The warehouse was dilapidated, and there were no cars in the lot except hers. A fast-food wrapper blew across the ground in front of her. Everything was eerily silent.
It didn’t matter. She knew Jack was here.
The warehouse’s big metal door rattled when Meredith knocked on it. She could hear footsteps coming. When it opened, there stood Jack, his face carefully neutral.
“Meredith,” he said, a little warily.
“I still hate you,” Meredith said quickly. “You killed Stefan, and I can’t forgive that. But—” She paused, her heart pounding, uncomfortably aware that what she was about to say was only partially a lie. “I don’t belong anywhere else. I can’t—all I want to do is bite people. I need to be in a place where my friends are safe from me. I need to be away from them.”
There was a long pause while Jack looked her up and down, his mouth pursed. Meredith shifted uncomfortably under his gaze. Could he tell that she had come to spy on him, that she and Damon were working together?
“Please,” she dropped her voice as if she was telling him a shameful secret. “You were right. It feels good. I didn’t—don’t—want to be a vampire, but physically, I feel alive for the first time in my life. I want you to show me what I’m capable of.”
Jack stared at her, his face unreadable. Meredith kept her eyes steady on his, trying to project sincerity and pleading. She needed him to believe her, or she’d lose all chance of finding a cure.
Jack frowned, and for a moment she thought he’d slam the heavy metal door in her face. But then his lips turned up in the warm smile she had loved, back when she thought he was her friend. “Come on in,” he said. “We’ve all been waiting.”
Chapter 10
The trapped vampire let out a high, wordless shriek and tried to scrabble away from Damon, his chains clanging against the bars of his cage. Streams of gasoline ran down his legs, leaving long, wet patches on his clothes. Elena gritted her teeth and kept herself from looking away. This was important. This was to avenge Stefan, to save Damon. Besides, she thought wearily, he would be healed again in a matter of seconds.

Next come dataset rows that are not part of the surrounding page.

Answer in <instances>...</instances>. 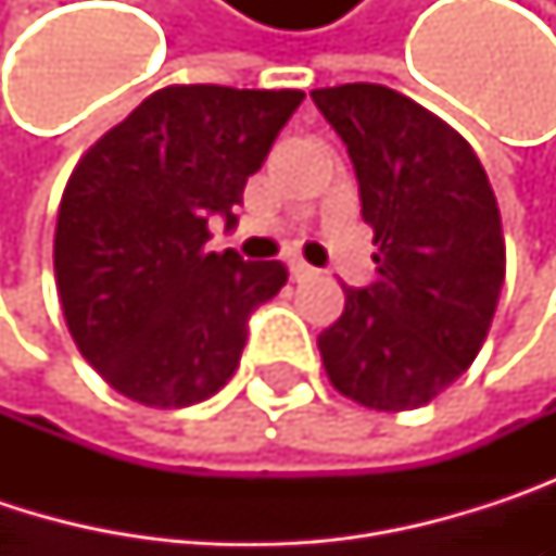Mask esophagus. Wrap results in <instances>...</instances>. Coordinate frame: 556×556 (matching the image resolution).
I'll list each match as a JSON object with an SVG mask.
<instances>
[{"mask_svg":"<svg viewBox=\"0 0 556 556\" xmlns=\"http://www.w3.org/2000/svg\"><path fill=\"white\" fill-rule=\"evenodd\" d=\"M289 274H292V279H295V282L315 277V270H312V267H308L305 261H289Z\"/></svg>","mask_w":556,"mask_h":556,"instance_id":"obj_1","label":"esophagus"}]
</instances>
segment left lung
<instances>
[{
    "instance_id": "obj_1",
    "label": "left lung",
    "mask_w": 556,
    "mask_h": 556,
    "mask_svg": "<svg viewBox=\"0 0 556 556\" xmlns=\"http://www.w3.org/2000/svg\"><path fill=\"white\" fill-rule=\"evenodd\" d=\"M348 144L377 282L344 286L341 318L318 334L331 387L377 408L428 405L480 354L505 279L490 176L438 115L377 83L312 92Z\"/></svg>"
}]
</instances>
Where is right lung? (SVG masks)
Wrapping results in <instances>:
<instances>
[{"label":"right lung","mask_w":556,"mask_h":556,"mask_svg":"<svg viewBox=\"0 0 556 556\" xmlns=\"http://www.w3.org/2000/svg\"><path fill=\"white\" fill-rule=\"evenodd\" d=\"M299 89L167 86L105 131L70 173L54 235L60 308L79 354L122 395L182 408L225 387L251 312L286 267L208 251L238 222Z\"/></svg>","instance_id":"obj_1"}]
</instances>
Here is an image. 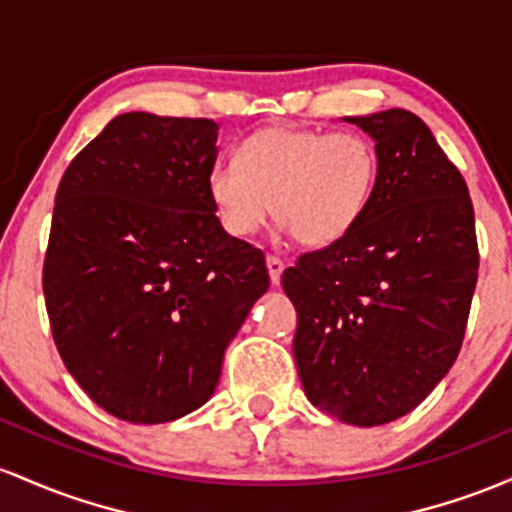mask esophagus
I'll return each instance as SVG.
<instances>
[{"label": "esophagus", "instance_id": "1", "mask_svg": "<svg viewBox=\"0 0 512 512\" xmlns=\"http://www.w3.org/2000/svg\"><path fill=\"white\" fill-rule=\"evenodd\" d=\"M266 266H268V275H271V283L278 285L280 283V275H283V271H285L283 261H280L278 256H268L266 258Z\"/></svg>", "mask_w": 512, "mask_h": 512}]
</instances>
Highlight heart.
I'll return each instance as SVG.
<instances>
[{
	"label": "heart",
	"instance_id": "b5f03b06",
	"mask_svg": "<svg viewBox=\"0 0 512 512\" xmlns=\"http://www.w3.org/2000/svg\"><path fill=\"white\" fill-rule=\"evenodd\" d=\"M377 149L358 132L266 128L215 166L208 198L222 229L251 237L273 212L304 246H329L355 229L377 183Z\"/></svg>",
	"mask_w": 512,
	"mask_h": 512
}]
</instances>
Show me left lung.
<instances>
[{
	"label": "left lung",
	"instance_id": "obj_1",
	"mask_svg": "<svg viewBox=\"0 0 512 512\" xmlns=\"http://www.w3.org/2000/svg\"><path fill=\"white\" fill-rule=\"evenodd\" d=\"M375 140L377 183L350 234L297 258L283 290L307 399L370 428L416 409L462 348L479 273L467 183L404 108L346 118Z\"/></svg>",
	"mask_w": 512,
	"mask_h": 512
}]
</instances>
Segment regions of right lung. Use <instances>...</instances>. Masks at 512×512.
<instances>
[{"instance_id":"add662e5","label":"right lung","mask_w":512,"mask_h":512,"mask_svg":"<svg viewBox=\"0 0 512 512\" xmlns=\"http://www.w3.org/2000/svg\"><path fill=\"white\" fill-rule=\"evenodd\" d=\"M217 130L208 118L123 113L57 188L43 266L50 329L79 387L120 421L200 409L271 285L263 251L212 210Z\"/></svg>"}]
</instances>
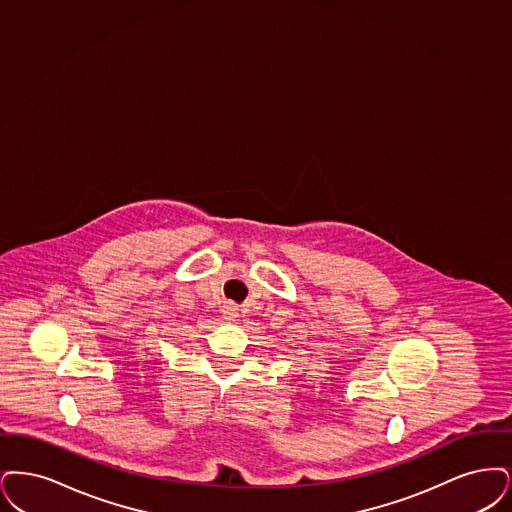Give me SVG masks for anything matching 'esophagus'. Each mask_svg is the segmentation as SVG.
I'll use <instances>...</instances> for the list:
<instances>
[{
	"instance_id": "esophagus-1",
	"label": "esophagus",
	"mask_w": 512,
	"mask_h": 512,
	"mask_svg": "<svg viewBox=\"0 0 512 512\" xmlns=\"http://www.w3.org/2000/svg\"><path fill=\"white\" fill-rule=\"evenodd\" d=\"M223 315H225V319H233V317H237V308L233 304H225Z\"/></svg>"
}]
</instances>
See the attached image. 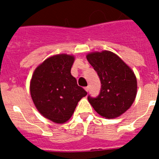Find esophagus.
Instances as JSON below:
<instances>
[{
    "label": "esophagus",
    "instance_id": "obj_1",
    "mask_svg": "<svg viewBox=\"0 0 159 159\" xmlns=\"http://www.w3.org/2000/svg\"><path fill=\"white\" fill-rule=\"evenodd\" d=\"M84 89H85V91H86V92H88V91H89V87H85V88H84Z\"/></svg>",
    "mask_w": 159,
    "mask_h": 159
}]
</instances>
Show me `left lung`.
Masks as SVG:
<instances>
[{"mask_svg":"<svg viewBox=\"0 0 159 159\" xmlns=\"http://www.w3.org/2000/svg\"><path fill=\"white\" fill-rule=\"evenodd\" d=\"M87 60L97 72L102 84L99 95L96 98L88 95V101L102 117H119L128 110L135 99L137 80L134 71L110 51L89 53Z\"/></svg>","mask_w":159,"mask_h":159,"instance_id":"obj_1","label":"left lung"}]
</instances>
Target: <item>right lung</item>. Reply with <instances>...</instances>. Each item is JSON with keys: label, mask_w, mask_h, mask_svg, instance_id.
Here are the masks:
<instances>
[{"label": "right lung", "mask_w": 159, "mask_h": 159, "mask_svg": "<svg viewBox=\"0 0 159 159\" xmlns=\"http://www.w3.org/2000/svg\"><path fill=\"white\" fill-rule=\"evenodd\" d=\"M74 60L71 55L52 56L36 67L31 80L30 94L36 109L56 123L67 122L88 94L71 75Z\"/></svg>", "instance_id": "obj_1"}]
</instances>
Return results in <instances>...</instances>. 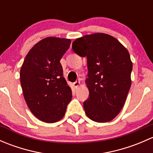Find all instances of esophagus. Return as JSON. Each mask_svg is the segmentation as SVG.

“Stop fighting,” Damon said, his voice flat. The young vampire kicked at him, but Damon grabbed hold of his leg through the bars and pinned it for a moment as the vampire tried to twist away. “Hand me the lighter, Elena.”
Holding her breath to keep from inhaling the fumes, Elena reluctantly pulled the lighter from her pocket and handed it over, then backed a few steps away, watching them nervously. Damon flicked it and reached through the bars to touch the flame to the edge of the vampire’s pant leg.